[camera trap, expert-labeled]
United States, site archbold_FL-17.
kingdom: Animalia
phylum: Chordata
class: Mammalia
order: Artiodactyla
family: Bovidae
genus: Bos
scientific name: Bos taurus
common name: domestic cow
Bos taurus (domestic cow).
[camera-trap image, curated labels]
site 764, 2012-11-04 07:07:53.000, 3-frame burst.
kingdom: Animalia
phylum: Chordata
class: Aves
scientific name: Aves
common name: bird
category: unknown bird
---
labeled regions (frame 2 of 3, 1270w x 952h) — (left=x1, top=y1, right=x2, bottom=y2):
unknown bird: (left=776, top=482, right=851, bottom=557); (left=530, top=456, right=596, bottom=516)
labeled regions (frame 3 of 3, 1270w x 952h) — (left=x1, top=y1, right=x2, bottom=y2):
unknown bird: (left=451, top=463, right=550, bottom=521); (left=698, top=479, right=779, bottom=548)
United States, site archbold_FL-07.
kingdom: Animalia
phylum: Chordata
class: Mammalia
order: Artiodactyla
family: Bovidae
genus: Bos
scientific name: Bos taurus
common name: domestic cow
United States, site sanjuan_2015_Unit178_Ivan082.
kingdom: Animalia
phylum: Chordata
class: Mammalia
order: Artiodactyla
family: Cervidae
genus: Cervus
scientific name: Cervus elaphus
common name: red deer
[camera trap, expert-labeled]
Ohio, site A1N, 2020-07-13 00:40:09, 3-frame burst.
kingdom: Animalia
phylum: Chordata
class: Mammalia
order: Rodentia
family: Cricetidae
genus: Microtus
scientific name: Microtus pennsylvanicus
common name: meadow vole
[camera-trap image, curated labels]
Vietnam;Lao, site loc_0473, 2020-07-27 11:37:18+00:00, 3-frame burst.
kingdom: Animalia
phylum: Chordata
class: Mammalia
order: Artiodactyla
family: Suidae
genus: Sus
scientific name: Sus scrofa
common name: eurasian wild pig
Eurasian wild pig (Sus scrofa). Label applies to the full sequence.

**WORK REQUEST**
Write out the material above exactly and in full.

**EXERCISE RESULT**
[camera trap, expert-labeled]
United States, site archbold_FL-17.
kingdom: Animalia
phylum: Chordata
class: Mammalia
order: Artiodactyla
family: Bovidae
genus: Bos
scientific name: Bos taurus
common name: domestic cow
Bos taurus (domestic cow).
[camera-trap image, curated labels]
site 764, 2012-11-04 07:07:53.000, 3-frame burst.
kingdom: Animalia
phylum: Chordata
class: Aves
scientific name: Aves
common name: bird
category: unknown bird
---
labeled regions (frame 2 of 3, 1270w x 952h) — (left=x1, top=y1, right=x2, bottom=y2):
unknown bird: (left=776, top=482, right=851, bottom=557); (left=530, top=456, right=596, bottom=516)
labeled regions (frame 3 of 3, 1270w x 952h) — (left=x1, top=y1, right=x2, bottom=y2):
unknown bird: (left=451, top=463, right=550, bottom=521); (left=698, top=479, right=779, bottom=548)
United States, site archbold_FL-07.
kingdom: Animalia
phylum: Chordata
class: Mammalia
order: Artiodactyla
family: Bovidae
genus: Bos
scientific name: Bos taurus
common name: domestic cow
United States, site sanjuan_2015_Unit178_Ivan082.
kingdom: Animalia
phylum: Chordata
class: Mammalia
order: Artiodactyla
family: Cervidae
genus: Cervus
scientific name: Cervus elaphus
common name: red deer
[camera trap, expert-labeled]
Ohio, site A1N, 2020-07-13 00:40:09, 3-frame burst.
kingdom: Animalia
phylum: Chordata
class: Mammalia
order: Rodentia
family: Cricetidae
genus: Microtus
scientific name: Microtus pennsylvanicus
common name: meadow vole
[camera-trap image, curated labels]
Vietnam;Lao, site loc_0473, 2020-07-27 11:37:18+00:00, 3-frame burst.
kingdom: Animalia
phylum: Chordata
class: Mammalia
order: Artiodactyla
family: Suidae
genus: Sus
scientific name: Sus scrofa
common name: eurasian wild pig
Eurasian wild pig (Sus scrofa). Label applies to the full sequence.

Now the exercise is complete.